■ Text segment ■
□ □ □ □

Comparing Figure 14 and Figure 15, the gas seepage capacity was stronger under actual tight reservoir conditions, namely the high temperature and pressure conditions. Besides, the gas saturation was 12.55% higher than that of the laboratory experimental conditions when the process of gas flooding water entered into the stable state (t = 5000 s). From the figures, as the gas phase was the non-wetting phase, it generally occupied the central parts of the pores and throats while the water phase is usually attached to the rock surface. Next, we take three areas A, B, and C as an example to compare and analyze the fluid flow characteristics under different simulation conditions. From the area A in Figure 14, some of the trapped gas could continue flowing through the small throats as the displacement time is extended, while the phenomenon of cutting-off in the tiny throats was still not changed. In addition, the small gas bubbles were still trapped by the aqueous phase, and unable to flow. In contrast, in Figure 15 the phenomenon of gas being trapped still exists, however, the confined gas in the pores and throats could be broken into several smaller bubbles under the effect of the gas-water interface force and gradually form a continuous flow. This was due to the more intense thermal movement of gas and water molecules under the high temperature and pressure conditions. The displacement pressure generates a continuous disturbance to the interaction potential of gas and water molecules. In order to reduce the interfacial free energy, gas bubbles are broken into smaller gas bubbles which can more easily go through the small throats.

□ □ □ □

■ Entries ■

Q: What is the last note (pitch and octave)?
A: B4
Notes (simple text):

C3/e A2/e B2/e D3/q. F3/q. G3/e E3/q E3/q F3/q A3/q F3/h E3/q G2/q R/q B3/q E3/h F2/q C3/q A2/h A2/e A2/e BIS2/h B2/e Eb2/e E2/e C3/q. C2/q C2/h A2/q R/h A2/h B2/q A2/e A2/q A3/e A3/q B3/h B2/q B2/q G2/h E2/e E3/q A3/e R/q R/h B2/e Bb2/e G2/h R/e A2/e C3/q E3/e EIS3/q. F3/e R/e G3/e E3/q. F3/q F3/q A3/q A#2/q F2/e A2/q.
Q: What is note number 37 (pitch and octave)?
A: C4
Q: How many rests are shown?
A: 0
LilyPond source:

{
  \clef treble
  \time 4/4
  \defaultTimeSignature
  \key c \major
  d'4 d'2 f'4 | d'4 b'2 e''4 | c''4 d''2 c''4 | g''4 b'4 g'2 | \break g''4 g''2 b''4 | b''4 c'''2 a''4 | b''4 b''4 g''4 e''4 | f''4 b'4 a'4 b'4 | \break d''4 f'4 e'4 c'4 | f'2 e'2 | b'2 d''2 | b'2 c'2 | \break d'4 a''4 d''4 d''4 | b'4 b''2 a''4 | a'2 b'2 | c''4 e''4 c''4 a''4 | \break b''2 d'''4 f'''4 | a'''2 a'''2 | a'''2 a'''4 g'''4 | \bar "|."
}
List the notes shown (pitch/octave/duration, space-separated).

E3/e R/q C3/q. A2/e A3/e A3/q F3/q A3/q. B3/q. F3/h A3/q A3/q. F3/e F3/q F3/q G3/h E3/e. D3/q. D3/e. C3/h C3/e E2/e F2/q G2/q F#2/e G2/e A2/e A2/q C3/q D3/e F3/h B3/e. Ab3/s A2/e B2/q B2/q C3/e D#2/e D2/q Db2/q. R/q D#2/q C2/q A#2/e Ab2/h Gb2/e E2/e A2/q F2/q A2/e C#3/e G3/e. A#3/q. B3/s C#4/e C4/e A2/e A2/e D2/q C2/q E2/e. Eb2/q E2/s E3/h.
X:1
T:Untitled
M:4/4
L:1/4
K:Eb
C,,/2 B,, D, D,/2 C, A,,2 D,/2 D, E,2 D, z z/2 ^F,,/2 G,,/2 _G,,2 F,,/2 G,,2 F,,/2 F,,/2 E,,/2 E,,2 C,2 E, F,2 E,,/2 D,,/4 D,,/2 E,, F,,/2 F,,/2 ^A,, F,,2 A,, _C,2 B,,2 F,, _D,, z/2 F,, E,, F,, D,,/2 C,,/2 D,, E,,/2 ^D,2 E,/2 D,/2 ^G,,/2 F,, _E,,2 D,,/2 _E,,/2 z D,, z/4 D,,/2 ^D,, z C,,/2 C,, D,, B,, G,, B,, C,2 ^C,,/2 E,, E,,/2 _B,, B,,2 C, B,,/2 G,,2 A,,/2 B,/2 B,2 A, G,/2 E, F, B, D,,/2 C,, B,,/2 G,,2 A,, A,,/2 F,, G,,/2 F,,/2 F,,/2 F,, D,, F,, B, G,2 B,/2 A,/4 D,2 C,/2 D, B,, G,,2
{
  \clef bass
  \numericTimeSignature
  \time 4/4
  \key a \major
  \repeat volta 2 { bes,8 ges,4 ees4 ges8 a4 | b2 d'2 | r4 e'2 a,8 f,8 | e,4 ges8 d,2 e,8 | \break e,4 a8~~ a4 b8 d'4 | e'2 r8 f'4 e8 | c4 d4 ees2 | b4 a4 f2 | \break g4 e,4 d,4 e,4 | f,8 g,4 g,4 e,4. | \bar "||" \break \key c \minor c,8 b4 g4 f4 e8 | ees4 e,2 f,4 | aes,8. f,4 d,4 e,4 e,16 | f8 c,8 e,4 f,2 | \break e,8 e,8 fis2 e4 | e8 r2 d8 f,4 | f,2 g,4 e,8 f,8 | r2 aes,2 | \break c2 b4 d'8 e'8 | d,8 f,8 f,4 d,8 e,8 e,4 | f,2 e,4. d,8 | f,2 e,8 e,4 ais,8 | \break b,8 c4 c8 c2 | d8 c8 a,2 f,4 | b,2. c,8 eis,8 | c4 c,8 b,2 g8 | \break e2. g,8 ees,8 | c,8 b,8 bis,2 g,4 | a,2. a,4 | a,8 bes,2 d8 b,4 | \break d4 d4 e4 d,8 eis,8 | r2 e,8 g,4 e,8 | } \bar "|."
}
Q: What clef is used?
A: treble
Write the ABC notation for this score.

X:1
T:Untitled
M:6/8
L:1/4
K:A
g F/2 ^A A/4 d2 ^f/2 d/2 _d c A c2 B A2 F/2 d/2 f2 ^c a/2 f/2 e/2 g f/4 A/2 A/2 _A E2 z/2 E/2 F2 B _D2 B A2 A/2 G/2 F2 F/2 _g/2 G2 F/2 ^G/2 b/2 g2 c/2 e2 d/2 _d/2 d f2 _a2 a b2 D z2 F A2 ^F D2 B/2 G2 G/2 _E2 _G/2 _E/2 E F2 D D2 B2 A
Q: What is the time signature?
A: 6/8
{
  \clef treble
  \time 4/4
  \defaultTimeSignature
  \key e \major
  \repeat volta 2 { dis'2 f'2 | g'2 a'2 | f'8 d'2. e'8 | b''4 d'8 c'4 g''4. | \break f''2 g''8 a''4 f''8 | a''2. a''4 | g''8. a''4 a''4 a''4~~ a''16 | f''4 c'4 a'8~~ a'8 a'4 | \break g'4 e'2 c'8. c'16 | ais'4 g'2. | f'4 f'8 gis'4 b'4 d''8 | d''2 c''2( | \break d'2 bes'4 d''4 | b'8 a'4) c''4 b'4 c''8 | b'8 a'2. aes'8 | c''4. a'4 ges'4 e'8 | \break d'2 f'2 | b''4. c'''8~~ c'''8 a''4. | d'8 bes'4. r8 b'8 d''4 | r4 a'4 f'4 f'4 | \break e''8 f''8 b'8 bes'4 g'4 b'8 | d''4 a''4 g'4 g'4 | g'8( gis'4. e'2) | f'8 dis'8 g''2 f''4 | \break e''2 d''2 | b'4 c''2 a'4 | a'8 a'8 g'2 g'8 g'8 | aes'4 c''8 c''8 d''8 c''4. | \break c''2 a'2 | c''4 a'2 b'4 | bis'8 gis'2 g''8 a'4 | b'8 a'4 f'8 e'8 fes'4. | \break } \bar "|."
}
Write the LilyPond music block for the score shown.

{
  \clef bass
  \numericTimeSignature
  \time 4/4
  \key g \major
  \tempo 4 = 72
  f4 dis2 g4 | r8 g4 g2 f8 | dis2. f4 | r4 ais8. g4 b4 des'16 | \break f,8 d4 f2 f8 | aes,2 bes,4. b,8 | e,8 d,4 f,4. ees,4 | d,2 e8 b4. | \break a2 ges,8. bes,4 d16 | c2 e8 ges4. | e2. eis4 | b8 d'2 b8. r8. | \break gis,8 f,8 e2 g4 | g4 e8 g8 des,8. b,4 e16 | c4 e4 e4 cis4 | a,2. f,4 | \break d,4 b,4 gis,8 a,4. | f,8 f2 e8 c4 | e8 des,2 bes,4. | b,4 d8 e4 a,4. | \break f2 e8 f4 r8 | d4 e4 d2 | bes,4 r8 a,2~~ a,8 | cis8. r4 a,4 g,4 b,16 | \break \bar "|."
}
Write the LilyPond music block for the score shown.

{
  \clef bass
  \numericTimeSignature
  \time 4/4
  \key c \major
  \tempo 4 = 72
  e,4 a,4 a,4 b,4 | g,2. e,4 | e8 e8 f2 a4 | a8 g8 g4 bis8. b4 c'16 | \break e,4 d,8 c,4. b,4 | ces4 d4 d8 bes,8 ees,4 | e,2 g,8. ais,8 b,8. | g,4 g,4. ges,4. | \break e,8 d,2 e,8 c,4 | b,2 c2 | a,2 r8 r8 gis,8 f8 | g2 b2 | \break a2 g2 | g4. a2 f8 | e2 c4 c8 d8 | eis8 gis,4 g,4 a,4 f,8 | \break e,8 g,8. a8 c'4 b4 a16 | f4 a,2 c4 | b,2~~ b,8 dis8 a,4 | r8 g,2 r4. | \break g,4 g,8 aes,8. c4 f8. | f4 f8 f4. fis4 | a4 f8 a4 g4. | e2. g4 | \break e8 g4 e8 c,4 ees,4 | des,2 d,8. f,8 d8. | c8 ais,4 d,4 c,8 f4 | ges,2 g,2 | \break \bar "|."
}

□ □ □ □

Continue the passage on gas-water flow in tight reservoir pores, starting after its last sentence.

For the area B, it was not hard to find that the cylindrical water phase which was cut off in the throats could not be effectively driven under laboratory experimental conditions. However, under actual tight reservoir conditions, the water phase trapped in the throats which exceeded a certain size could be driven and this phenomenon was more common (as shown in the area C). In addition, when t is equal to 5000 s, it could be found at various positions that the water film bounded on the surface was slightly thinner under high temperature and pressure conditions. This was due to the fact that the diffused double layer between the rock surface and the bounded water would stabilize to a new equilibrium under the higher temperature conditions, namely, the high temperature reduced the electrostatic force. Under the combined impact of the factors mentioned above, the strength of the micro force between the rock surface and the formation water was slightly lower compared to that under laboratory experimental conditions. As a result, the gas phase could drive some of the water column which was originally stuck in the throats, so that the water saturation in actual tight reservoirs was lower.

5.2. Gas and Water Relative Permeability Curves under Various Conditions

Based on the LB method, we programmed a computer program which took the wall surface of the simplified model as the boundary conditions and conducted the simulations of the gas/water seepage laws under laboratory experimental conditions and actual tight reservoir conditions respectively. The relative permeability curves of gas and water under various simulation conditions of four tight gas cores are shown in Figure 16, Figure 17, Figure 18 and Figure 19. The simplified physical model and the simulating results by LB method were also verified with the experimental results under indoor experimental conditions, and these two are consistent.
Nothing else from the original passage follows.